_CHALLENGE:_ Format everything from the line containing "Could you tell me which of" down to the end of the data as a Markdown table with the columns "Row" and "Line", one numbered row per line, leaving out blank lines.

(Spatial reasoning data)
------------------------------------------------------------

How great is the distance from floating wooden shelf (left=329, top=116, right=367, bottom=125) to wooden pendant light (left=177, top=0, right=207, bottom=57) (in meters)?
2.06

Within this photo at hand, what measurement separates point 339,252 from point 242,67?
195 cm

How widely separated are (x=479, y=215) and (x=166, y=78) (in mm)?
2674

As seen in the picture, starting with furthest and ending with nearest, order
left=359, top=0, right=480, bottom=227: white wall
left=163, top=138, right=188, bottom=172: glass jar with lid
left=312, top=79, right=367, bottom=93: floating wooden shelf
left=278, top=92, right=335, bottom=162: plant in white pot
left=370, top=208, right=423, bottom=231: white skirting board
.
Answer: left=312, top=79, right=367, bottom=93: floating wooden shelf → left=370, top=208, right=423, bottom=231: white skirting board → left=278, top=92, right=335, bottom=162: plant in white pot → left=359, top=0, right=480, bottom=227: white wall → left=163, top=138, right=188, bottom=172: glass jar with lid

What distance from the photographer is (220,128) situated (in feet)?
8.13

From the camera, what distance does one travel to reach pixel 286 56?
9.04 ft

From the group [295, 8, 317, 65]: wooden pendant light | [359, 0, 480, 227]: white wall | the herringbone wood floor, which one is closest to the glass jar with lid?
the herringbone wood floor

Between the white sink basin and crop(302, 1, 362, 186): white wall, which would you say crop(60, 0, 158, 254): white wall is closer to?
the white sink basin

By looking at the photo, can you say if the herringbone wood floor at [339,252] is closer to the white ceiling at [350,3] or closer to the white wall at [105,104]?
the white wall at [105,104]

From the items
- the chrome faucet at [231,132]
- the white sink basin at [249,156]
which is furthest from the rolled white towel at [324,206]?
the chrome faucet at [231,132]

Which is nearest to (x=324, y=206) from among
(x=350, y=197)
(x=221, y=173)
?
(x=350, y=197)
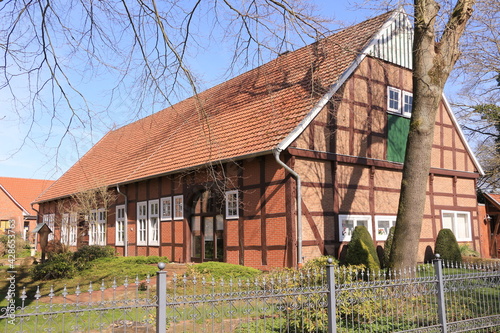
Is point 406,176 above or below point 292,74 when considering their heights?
below

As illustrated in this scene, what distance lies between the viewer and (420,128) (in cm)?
1049

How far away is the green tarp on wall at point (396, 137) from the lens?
16359mm

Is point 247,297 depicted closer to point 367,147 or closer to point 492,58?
point 367,147

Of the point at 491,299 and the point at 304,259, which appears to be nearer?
the point at 491,299

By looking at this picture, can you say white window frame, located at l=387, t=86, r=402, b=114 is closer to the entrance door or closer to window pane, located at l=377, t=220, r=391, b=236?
window pane, located at l=377, t=220, r=391, b=236

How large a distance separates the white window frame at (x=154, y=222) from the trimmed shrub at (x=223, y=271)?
6146mm

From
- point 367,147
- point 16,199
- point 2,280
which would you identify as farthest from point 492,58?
point 16,199

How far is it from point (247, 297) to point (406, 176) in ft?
20.6

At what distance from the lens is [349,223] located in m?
14.7

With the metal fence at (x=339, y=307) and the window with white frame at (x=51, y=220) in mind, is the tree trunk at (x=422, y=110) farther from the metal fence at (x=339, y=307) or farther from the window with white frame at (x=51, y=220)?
the window with white frame at (x=51, y=220)

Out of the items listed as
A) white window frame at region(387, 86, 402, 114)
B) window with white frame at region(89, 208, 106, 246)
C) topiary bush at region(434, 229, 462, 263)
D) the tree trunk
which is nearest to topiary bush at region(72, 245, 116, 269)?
window with white frame at region(89, 208, 106, 246)

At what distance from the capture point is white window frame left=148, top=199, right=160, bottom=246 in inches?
727

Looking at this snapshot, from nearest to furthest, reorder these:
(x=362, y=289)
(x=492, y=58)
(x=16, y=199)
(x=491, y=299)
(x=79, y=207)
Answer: (x=362, y=289) → (x=491, y=299) → (x=492, y=58) → (x=79, y=207) → (x=16, y=199)

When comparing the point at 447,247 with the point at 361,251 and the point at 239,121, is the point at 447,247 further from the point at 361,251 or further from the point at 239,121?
the point at 239,121
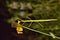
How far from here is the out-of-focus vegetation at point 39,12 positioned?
36.0 inches

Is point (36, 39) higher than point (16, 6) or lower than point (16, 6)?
lower

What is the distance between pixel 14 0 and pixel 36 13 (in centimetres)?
17

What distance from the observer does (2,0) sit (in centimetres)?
101

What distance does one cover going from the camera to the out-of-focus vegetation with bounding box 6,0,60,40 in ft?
3.00

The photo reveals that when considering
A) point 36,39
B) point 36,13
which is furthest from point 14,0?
point 36,39

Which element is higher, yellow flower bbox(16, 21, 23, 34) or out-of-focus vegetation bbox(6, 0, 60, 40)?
out-of-focus vegetation bbox(6, 0, 60, 40)

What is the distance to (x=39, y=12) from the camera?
95 cm

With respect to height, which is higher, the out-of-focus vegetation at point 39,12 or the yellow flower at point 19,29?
the out-of-focus vegetation at point 39,12

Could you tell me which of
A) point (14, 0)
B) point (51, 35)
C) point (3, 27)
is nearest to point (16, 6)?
point (14, 0)

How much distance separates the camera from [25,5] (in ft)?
3.22

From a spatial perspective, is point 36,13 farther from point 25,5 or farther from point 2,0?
point 2,0

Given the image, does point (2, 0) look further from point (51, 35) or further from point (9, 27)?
point (51, 35)

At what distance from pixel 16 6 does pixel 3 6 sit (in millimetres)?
85

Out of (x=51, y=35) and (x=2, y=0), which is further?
(x=2, y=0)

------------------------------------------------------------

_WORKED ANSWER:_
| Row | Line |
|---|---|
| 1 | Could you tell me which of |
| 2 | A) point (14, 0) |
| 3 | B) point (51, 35) |
| 4 | C) point (3, 27) |
| 5 | is nearest to point (16, 6)? |
| 6 | point (14, 0) |
| 7 | How much distance separates the camera from [25,5] (in ft)? |
| 8 | 3.22 |
| 9 | From a spatial perspective, is point 36,13 farther from point 25,5 or farther from point 2,0? |
| 10 | point 2,0 |
| 11 | Given the image, does point (2, 0) look further from point (51, 35) or further from point (9, 27)? |
| 12 | point (51, 35) |
| 13 | At what distance from pixel 16 6 does pixel 3 6 sit (in millimetres)? |
| 14 | 85 |
| 15 | Out of (x=51, y=35) and (x=2, y=0), which is further? |
| 16 | (x=2, y=0) |